The past few years have seen an explosion in “narrative” adventure games (some people call them “walking simulators,” but these people are wrong): they take the genre, strip out most of the puzzle-solving and sense of danger, and task players with traversing a tightly-knit world as a story unravels around them. Plenty of games have already made their mark with this template (Firewatch, Virginia and What Remains of Edith Finch come to mind), but we’ve seen just as many that end up stumbling over themselves. When you’re building an entire game centered around experiencing a 3D space with a story, the rough edges are easier to spot. Especially when said story isn’t quite what you expected when you first picked it up.

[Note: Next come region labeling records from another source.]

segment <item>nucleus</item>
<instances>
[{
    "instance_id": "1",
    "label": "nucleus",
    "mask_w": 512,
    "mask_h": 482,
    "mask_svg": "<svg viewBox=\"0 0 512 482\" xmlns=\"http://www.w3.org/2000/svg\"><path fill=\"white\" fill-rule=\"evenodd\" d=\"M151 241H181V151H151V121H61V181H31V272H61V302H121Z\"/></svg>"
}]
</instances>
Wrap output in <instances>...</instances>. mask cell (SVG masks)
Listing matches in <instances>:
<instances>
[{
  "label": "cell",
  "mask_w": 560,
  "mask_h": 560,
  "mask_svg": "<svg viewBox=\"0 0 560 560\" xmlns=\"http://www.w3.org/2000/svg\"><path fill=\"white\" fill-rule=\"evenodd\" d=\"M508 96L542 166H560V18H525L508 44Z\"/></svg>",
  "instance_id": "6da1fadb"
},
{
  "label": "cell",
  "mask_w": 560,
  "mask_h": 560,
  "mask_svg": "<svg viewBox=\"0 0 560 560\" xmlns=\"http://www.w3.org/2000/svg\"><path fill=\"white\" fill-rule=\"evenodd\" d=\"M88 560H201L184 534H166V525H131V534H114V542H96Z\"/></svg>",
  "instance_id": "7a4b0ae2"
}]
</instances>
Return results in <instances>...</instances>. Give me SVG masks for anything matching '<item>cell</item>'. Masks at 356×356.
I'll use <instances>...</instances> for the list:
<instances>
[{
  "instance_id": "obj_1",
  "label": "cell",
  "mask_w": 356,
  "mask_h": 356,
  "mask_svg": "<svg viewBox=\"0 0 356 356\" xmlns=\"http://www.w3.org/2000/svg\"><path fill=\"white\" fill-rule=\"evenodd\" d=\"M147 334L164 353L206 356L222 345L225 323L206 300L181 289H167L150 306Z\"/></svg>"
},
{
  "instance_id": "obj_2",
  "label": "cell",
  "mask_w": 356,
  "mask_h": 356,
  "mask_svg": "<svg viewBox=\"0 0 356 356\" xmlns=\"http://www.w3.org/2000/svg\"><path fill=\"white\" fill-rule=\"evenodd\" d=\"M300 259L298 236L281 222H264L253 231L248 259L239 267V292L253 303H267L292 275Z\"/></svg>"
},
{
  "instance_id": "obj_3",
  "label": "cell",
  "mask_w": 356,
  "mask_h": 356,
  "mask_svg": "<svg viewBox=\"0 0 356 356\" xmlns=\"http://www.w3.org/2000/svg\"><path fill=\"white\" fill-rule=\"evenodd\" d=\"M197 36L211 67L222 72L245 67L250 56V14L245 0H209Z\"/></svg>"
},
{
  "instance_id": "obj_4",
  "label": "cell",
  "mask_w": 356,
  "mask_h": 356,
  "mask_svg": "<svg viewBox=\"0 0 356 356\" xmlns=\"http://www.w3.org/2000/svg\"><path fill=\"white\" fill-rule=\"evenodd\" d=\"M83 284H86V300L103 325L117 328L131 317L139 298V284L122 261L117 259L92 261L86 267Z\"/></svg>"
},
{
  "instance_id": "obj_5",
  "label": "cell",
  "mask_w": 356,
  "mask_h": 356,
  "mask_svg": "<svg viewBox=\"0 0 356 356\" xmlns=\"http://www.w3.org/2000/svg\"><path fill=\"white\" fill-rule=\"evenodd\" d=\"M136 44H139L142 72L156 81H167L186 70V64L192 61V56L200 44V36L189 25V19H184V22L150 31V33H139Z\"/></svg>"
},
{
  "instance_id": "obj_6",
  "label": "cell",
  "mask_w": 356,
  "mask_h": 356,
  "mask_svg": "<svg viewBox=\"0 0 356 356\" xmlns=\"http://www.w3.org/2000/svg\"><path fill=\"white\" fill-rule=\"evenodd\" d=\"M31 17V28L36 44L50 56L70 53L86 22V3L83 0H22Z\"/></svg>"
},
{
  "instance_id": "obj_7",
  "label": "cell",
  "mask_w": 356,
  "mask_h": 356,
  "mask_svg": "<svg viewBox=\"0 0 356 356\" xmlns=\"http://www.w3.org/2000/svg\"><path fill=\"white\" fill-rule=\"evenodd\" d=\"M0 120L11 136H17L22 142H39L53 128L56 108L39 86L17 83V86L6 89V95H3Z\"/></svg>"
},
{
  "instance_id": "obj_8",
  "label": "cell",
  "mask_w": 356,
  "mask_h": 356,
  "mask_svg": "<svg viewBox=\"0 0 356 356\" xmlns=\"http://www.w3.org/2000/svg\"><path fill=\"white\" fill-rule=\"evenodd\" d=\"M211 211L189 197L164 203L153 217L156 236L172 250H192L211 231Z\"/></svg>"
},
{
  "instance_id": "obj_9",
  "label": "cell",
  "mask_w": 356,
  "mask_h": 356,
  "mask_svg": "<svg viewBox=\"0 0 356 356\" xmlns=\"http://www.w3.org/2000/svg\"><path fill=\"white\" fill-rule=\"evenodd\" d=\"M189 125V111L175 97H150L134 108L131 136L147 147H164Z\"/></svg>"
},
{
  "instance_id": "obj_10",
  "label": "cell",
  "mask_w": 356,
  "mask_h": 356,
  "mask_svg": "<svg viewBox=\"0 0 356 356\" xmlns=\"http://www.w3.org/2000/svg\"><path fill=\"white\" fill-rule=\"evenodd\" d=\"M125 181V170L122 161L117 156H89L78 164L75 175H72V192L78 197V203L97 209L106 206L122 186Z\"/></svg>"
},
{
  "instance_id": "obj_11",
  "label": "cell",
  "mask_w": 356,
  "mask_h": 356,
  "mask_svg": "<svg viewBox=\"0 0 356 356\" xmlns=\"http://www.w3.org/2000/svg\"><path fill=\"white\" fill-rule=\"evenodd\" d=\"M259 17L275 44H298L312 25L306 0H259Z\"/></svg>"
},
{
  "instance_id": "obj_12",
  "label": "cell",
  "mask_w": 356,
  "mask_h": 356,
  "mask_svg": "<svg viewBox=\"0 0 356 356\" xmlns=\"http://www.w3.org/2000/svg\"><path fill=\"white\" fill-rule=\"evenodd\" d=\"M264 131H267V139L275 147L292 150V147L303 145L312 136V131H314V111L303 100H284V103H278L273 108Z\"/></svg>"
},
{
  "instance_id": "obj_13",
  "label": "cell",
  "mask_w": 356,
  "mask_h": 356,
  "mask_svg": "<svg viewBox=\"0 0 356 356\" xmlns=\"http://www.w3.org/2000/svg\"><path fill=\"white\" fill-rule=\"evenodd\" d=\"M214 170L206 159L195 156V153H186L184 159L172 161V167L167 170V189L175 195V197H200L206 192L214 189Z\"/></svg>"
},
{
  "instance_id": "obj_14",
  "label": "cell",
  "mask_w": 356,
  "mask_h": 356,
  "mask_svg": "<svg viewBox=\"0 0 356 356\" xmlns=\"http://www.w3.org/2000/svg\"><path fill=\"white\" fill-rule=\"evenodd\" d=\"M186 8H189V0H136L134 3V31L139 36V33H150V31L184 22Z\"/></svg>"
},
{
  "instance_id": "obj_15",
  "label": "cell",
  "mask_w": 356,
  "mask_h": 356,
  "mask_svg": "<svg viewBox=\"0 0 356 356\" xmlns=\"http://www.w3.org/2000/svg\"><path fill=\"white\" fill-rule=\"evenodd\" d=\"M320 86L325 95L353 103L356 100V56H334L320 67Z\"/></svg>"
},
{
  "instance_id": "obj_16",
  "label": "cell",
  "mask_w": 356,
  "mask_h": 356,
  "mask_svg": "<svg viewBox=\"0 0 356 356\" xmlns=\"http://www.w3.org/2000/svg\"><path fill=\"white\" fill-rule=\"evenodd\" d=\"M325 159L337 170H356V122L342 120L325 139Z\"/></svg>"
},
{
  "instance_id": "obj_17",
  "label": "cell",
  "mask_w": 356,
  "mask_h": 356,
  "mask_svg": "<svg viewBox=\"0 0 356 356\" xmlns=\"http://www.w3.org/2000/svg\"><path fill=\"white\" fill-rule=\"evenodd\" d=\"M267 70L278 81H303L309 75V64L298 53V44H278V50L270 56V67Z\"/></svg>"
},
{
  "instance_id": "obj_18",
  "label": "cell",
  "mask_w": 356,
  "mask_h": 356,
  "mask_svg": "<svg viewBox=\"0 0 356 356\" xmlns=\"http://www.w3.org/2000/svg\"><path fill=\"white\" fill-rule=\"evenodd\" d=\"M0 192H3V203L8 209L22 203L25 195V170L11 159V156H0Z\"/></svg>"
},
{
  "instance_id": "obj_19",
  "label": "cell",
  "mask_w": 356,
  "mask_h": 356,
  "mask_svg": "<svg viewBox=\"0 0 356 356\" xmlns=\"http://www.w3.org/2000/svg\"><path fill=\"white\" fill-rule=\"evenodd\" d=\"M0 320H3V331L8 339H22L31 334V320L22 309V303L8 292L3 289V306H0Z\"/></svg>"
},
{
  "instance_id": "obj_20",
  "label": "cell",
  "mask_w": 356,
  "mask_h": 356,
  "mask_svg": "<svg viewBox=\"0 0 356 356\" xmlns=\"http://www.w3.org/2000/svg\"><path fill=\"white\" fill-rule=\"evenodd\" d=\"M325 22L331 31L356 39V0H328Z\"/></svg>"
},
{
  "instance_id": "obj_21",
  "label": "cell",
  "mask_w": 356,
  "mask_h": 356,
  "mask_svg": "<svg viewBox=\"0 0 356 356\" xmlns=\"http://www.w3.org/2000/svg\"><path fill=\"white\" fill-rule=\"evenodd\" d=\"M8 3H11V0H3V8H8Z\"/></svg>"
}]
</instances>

Draugen, the latest from Red Thread Games (who you might remember from The Longest Journey series), is a mystery set in the 1920s, and is focused on a remote Norwegian village named Graavik. Edward Harden, a well-read shut-in from America, is following the trail of his missing sister Betty. When he arrives in Graavik with Lissie, a traveling companion from Boston who leans heavily on a vocabulary straight out of The Great Gatsby (many an “old sport” and “old fruit” are uttered), he finds that the fjord-adjacent hamlet has been abandoned entirely, including the house of his presumed hosts. With little more than a few unsettling clues to go on, Edward and Lissie are left investigating where everyone went, finding clues about Ed’s missing sister along the way.
Lissie’s presence makes investigation rather straightforward: there’s a dedicated Lissie button that has her cough up hints if she’s nearby, while also acting as a beacon if she’s somewhere else in the village. She’s almost too helpful, since there are few instances where she isn’t at the next investigation spot, but her uncanny nose for clues (must be a Bostonian thing) keeps things moving along at a brisk pace. Aside from a handful of simple puzzles, you’re mostly examining the missing residents’ journals, documents, and the state of their dwellings to deduce what happened here. Even though making progress feels mindless at times, it helps that Graavik itself is a breathtaking place to visit, with gorgeous green slopes and an eerie sense of solitude.
You’ve doubtlessly seen Edward and Lissie’s dynamic play out a million times by now. Lissie is the witty, lighthearted jokester of the group, doing handstands in the street and pushing Ed to engage in “a life of crime” (i.e. breaking into locked buildings when no one answers his knocks). In a genre filled with protagonists monologuing to themselves, it’s nice to have someone else chatting your ear off for once. Ed is a curt, brooding individual who balks at the idea of spending time among others, but is clearly thankful for Lissie’s company (if not her cheeky sense of humor). Inevitably, there’s more to these two than meets the eye, and as Lissie starts losing her temper over Ed’s insistence on putting his missing sister above all else, you get a better look at what motivates them both. But with only two and a half hours of space to work with, and an abrupt introduction to a third agent, I found myself wishing I had spent more time with them.
As I alluded to earlier, the mystery that ends up being solved is altogether different than the two Draugen opens with. What begins as a missing persons case for the town and Betty morphs into a deeply personal story about suicide, abandonment, and the ways we try to explain the inexplicable. Right as you have a bead on how things work around here, Draugen knocks everything off the rails with one simple animation, forcing you to question everything that’s occurred up to this point. Though the shift in tone is sudden and will doubtlessly bother some people, it turned what seemed like a standard, contemplative mystery into something far more memorable.
It’s a shame that Draugen ends soon after this shift: if they spent more time exploring the ramifications, it could feel less like an M. Night Shyamalan twist.. As-is, it managed to turn exploring an abandoned Norwegian town into a lively, haunting affair, and that’s more than I can say for a lot of its ilk.